Week 04 Notes 01 – Joins

Subqueries work as long as selected results come from a single table, but not if results must come from more than one table.  Enter the join operation.

 

A join is the way to join two tables together.  The technique is based on the Cartesian product algorithm.

Cartesian Product

A Cartesian product of two tables results in a third table containing all the columns of both tables.

 

The data in the Cartesian product is defined as follows:

 

For each row in table1

            For each row in table2

                        Create a new row in the result table

 

Example:

select *

from Student

 

select *

from Course

 

select *

from Student, Course

 

Note: 5 rows * 3 rows == 15 rows in the product.

Join operation

Usually, we want only row combinations where two fields that have the same ‘meaning’ have the same value.

 

Select <FieldNames>

From <tableNames>

Where <Table1>.<Field1> = <Table2>.<Field2>

 

Joins are computed as follows:

For each row in table1

            For each row in table2 where (value of table1.joinfield == value of table2.joinfield)

                        Create a new row in the result table

Examples

../demos/queryExamples.sql  contains several examples showing the techniques we have been talking about. 

../demos/maxEnrollmentQueriesDemo.sql

 

Here is a discussion of the

StudentScheduleJoin query, which shows student IDs and course IDs for students who are taking courses.

 

SELECT S.*, H.*

FROM Student AS S, Schedule AS H

WHERE S.id=H.id;

 

Result is obtained as follows:

id for first record in Student is 0

There are no records in Schedule where studentID == 0, so do not output any rows

 

id for 2nd record in Student is 1

1st record in Schedule has StudentID == 1, so output row:

            1, Jane, 1, 0 (Record 2 from Student X Record 1 from Schedule)
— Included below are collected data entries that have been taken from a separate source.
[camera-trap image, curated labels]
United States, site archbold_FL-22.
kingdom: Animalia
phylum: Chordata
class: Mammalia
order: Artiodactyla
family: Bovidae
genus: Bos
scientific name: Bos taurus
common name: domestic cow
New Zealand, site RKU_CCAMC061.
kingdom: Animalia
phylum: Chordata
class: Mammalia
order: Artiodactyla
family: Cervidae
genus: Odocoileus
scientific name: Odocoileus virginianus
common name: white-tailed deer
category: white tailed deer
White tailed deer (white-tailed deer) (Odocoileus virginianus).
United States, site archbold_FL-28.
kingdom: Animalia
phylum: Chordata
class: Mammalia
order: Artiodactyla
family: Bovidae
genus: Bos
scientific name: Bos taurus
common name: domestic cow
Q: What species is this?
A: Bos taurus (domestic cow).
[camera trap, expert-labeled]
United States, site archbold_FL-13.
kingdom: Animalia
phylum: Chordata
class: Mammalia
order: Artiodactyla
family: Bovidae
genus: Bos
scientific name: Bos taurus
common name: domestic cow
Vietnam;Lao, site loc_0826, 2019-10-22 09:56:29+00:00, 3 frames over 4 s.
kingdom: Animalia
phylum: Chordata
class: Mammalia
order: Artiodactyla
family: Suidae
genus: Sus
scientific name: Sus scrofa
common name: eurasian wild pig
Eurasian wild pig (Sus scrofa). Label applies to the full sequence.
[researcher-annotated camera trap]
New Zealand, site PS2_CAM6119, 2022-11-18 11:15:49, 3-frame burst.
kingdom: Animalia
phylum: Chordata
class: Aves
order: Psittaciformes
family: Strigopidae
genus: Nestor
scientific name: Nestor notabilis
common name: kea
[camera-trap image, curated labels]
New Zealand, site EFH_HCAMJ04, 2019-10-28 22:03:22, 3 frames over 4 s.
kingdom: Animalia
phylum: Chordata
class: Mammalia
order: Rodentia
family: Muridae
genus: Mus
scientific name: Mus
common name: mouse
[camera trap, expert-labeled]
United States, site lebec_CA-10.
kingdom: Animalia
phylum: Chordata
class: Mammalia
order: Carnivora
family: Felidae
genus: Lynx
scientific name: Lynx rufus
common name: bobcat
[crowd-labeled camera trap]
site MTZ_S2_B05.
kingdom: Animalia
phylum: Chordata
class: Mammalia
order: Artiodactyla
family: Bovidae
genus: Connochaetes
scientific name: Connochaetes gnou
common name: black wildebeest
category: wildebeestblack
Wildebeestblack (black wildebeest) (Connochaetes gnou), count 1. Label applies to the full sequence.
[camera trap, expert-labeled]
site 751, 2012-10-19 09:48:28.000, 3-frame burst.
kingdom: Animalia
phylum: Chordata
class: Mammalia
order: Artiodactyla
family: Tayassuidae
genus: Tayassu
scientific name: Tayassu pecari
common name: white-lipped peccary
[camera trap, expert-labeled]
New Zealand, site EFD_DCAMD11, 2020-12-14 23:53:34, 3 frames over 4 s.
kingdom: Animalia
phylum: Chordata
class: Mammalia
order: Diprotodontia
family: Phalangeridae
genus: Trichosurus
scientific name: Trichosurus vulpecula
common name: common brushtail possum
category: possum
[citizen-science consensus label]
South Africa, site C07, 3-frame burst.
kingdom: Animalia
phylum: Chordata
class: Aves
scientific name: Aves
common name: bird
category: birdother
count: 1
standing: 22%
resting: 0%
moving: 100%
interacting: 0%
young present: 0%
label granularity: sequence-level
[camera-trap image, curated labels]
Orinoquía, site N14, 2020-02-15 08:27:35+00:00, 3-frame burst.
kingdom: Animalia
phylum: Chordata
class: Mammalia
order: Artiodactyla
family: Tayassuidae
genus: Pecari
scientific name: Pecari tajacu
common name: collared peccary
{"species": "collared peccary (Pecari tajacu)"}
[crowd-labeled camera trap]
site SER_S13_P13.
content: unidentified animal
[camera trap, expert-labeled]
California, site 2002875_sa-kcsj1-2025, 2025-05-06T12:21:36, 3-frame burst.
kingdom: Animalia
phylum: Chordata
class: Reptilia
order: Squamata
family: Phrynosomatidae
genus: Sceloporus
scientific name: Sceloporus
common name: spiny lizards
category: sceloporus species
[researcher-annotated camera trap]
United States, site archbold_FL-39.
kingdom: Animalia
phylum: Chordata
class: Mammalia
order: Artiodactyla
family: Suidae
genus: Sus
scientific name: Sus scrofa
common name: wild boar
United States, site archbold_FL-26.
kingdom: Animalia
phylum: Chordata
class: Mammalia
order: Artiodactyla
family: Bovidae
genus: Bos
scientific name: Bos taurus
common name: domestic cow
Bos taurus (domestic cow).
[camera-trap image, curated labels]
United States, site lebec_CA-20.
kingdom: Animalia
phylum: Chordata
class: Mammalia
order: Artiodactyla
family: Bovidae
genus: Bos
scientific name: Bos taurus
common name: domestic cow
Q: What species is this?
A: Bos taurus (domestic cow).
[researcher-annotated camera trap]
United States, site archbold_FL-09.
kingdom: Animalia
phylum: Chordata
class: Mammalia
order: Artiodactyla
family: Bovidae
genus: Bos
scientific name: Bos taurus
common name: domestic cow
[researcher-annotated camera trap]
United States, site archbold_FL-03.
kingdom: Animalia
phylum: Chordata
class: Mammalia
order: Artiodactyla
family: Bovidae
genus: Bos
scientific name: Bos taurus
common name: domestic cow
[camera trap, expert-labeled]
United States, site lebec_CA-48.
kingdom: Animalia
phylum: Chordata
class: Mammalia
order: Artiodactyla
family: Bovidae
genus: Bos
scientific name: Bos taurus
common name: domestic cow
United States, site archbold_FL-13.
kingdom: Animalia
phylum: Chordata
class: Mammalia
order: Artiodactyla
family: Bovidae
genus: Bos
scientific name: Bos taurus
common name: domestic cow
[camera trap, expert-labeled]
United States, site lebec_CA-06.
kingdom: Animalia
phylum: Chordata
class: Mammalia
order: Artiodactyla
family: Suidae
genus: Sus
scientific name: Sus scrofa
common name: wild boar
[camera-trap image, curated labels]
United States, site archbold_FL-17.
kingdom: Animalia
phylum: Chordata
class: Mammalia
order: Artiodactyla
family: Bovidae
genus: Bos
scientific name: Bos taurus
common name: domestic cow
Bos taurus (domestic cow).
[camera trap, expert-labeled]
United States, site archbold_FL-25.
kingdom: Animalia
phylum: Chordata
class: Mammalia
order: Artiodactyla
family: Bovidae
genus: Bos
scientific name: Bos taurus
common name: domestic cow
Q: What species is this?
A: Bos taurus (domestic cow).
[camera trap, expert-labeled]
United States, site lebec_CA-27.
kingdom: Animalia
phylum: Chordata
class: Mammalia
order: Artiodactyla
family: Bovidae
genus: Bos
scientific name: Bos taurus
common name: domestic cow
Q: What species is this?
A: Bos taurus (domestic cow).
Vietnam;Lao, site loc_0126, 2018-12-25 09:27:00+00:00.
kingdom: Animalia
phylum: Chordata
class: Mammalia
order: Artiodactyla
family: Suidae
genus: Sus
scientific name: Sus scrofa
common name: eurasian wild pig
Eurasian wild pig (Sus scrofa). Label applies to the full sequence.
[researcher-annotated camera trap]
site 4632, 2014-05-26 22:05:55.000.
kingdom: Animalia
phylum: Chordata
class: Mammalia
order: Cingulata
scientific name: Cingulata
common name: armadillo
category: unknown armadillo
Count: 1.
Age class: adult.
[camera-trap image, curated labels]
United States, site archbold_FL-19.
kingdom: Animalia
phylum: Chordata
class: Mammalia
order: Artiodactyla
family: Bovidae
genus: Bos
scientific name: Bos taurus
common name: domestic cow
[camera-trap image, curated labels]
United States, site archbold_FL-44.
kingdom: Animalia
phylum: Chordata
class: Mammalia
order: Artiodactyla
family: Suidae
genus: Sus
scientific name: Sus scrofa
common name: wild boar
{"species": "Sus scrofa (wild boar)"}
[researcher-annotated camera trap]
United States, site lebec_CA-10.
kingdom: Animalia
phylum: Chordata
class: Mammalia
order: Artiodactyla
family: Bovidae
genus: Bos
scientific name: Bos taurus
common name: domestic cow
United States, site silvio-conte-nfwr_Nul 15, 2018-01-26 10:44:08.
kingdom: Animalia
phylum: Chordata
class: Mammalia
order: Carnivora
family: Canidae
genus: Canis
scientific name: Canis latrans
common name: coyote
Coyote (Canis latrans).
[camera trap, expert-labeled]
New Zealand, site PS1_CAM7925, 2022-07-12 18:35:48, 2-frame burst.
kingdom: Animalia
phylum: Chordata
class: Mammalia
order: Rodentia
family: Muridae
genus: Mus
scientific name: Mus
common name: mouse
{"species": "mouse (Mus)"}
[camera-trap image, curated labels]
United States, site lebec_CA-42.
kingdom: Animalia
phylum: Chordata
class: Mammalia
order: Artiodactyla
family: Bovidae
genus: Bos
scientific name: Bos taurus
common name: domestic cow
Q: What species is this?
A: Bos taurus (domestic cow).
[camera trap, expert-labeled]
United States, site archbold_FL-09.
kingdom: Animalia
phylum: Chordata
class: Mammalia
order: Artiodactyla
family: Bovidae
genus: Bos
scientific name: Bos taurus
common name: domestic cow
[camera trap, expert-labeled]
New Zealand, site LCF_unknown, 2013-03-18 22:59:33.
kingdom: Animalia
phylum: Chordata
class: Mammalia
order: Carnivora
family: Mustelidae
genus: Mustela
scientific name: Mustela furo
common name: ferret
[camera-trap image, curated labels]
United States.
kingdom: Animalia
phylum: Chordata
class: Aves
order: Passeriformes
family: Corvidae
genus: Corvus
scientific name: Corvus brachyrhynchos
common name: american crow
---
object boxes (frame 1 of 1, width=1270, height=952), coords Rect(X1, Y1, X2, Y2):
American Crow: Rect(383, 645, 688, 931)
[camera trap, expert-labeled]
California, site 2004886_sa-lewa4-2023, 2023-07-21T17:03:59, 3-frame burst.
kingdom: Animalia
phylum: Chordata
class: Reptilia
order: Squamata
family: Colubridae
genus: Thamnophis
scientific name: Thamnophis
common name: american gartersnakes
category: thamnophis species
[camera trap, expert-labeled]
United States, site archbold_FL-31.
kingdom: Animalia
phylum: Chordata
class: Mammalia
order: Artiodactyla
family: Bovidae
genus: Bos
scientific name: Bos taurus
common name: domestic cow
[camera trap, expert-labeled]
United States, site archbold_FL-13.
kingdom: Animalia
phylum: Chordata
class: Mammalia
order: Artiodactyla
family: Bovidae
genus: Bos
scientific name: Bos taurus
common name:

2nd record in Schedule also has StudentID == 1, so output row:

            1, Jane, 1, 1 (Record 2 from Student X Record 2 from Schedule)

No other records in Schedule have StudentID == 1, so move on.

 

Id for 3rd record in student is 2

3rd record in Schedule has StudentID == 2, so output row:

            2, Herman, 2, 1 (Record 3 from Student X Record 3 from Schedule)

4th record in Schedule has StudentID == 2, so output row:

            2, Herman, 2, 2 (Record 3 from Student X Record 4 from Schedule)

No other records in Schedule have StudentID == 2, so move on

 

And so on for records 4 and 5 in Student.

 

 

Now to the join we just did, join the course table to show names of student and the names of the courses they are taking.  (StudentJoinScheduleJoinCourse query).

 

SELECT S.name, C.name

From Student as S, Schedule as H, Course as C

Where S.id = H.id and C.crn= H.crn

 

Join on syntax

This last query is a little more clear using the ‘join … on’ syntax shown starting on p. 141 in the book.

 

SELECT S.name, C.name

From (Student as S INNER JOIN  Schedule as H ON S.id = H.id)

INNER JOIN  Course as C ON  C.crn = H.crn

 

(MS Access requires the parenthesis around the first join.)

 

Example

Names of students and names of the courses they are taking for all students taking more than 4 credits.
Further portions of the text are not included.